Thanks sham for all your help as 2nd pci-e slot is least of my concern going with biostar 890gx.But now price is my concern it should be less than 7k
psu will be corsair 400vx .

i am not going with some mid level graphic card like 5650 becuase If i feel that i require a graphic card after using my rig it will block all my ways of getting good graphic card like 5770 both financially and covering the pci-e slot.


----------



## rahul.007 (Mar 29, 2010)

hey lallu(saurabh).... y so much confusion???? go with biostar 890gx.... i know you will not be adding any graphics card in future.... also i read its reviews.... good ocable board indeed.... and sam, i wanna buy a cpu cooler costing below 3k.... any suggestions????


----------



## coderunknown (Mar 29, 2010)

rahul.007 said:


> hey lallu(saurabh).... y so much confusion???? go with biostar 890gx.... i know you will not be adding any graphics card in future.... also i read its reviews.... good ocable board indeed.... and sam, i wanna buy a cpu cooler costing below 3k.... any suggestions????



well than i feel 890GX best for him. 7k & sata3 + better OC graphics than 790GX's. & cooler? sorry rahul, no idea on the coolers man. i just have went through 1.5k coolers & found katana3 best choice. better than CM Hyper TX2/TX3's.



saurabh_1e said:


> Thanks sham for all your help as 2nd pci-e slot is least of my concern going with biostar 890gx.But now price is my concern it should be less than 7k
> psu will be corsair 400vx .
> 
> i am not going with some mid level graphic card like 5650 becuase If i feel that i require a graphic card after using my rig it will block all my ways of getting good graphic card like 5770 both financially and covering the pci-e slot.



if you not into gaming why you running after graphics card? 890GX better than you expect for all your graphics word you'll ever do + a bit of gaming.


----------



## saurabh_1e (Mar 29, 2010)

Cooler Master GeminII S
Go for it rahul
*www.overclockersclub.com/reviews/cm_geminiis
its under 2.3k and i know you are not going to overclock it will be enough for you
or go with cm n520 best for enthusiast overclocker

---------- Post added at 09:13 PM ---------- Previous post was at 09:08 PM ----------

Cooler Master N520 is under 2.5k
But geminii s will be also able to bring down the temp of your northbridge and ram when using 92 and 80 mm fans simultaneously .

---------- Post added at 09:46 PM ---------- Previous post was at 09:13 PM ----------

At smc nehru place guy told me that they buy products from distributor and they don't buy imported one .and we should not buy the imported ones .but when i ask a nearby shop name don't remember kamal imports or some .....import .there was 700 to 800 Rs difference on procy +mobo.
Is ts really dangerous to buy this imported  product (((imported)) what they say!!)


----------



## Krow (Mar 29, 2010)

Saw something amazing on TE yesterday!

**Supplied data**.
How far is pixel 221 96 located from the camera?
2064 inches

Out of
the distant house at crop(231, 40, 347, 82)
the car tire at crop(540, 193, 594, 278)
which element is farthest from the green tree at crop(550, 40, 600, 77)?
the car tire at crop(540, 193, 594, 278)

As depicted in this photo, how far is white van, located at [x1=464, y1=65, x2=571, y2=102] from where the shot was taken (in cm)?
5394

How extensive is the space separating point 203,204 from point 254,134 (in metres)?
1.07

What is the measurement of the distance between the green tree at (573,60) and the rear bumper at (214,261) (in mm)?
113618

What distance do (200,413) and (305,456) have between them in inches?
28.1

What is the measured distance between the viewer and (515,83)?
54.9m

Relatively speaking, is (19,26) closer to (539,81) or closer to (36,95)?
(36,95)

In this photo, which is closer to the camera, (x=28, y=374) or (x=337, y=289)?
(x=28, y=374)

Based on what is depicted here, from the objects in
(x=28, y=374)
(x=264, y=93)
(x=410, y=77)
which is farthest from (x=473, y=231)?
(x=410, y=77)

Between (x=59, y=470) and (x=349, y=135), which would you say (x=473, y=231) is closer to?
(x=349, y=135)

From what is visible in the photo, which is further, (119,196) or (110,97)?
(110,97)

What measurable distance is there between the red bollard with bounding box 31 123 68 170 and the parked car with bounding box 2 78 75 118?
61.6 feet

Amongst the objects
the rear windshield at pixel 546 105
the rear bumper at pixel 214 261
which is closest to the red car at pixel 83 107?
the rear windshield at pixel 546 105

**Stated exercise A**. In the forum thread, which power supply does saurabh_1e plan to use?
**Stated exercise B**. Turn the records into a numbered list, starting at the line containing "What measurable distance" and ending with the final line of the records. Omit blank lines.

**Written reply A**. A Corsair 400VX.

**Written reply B**.
1. What measurable distance is there between the red bollard with bounding box 31 123 68 170 and the parked car with bounding box 2 78 75 118?
2. 61.6 feet
3. Amongst the objects
4. the rear windshield at pixel 546 105
5. the rear bumper at pixel 214 261
6. which is closest to the red car at pixel 83 107?
7. the rear windshield at pixel 546 105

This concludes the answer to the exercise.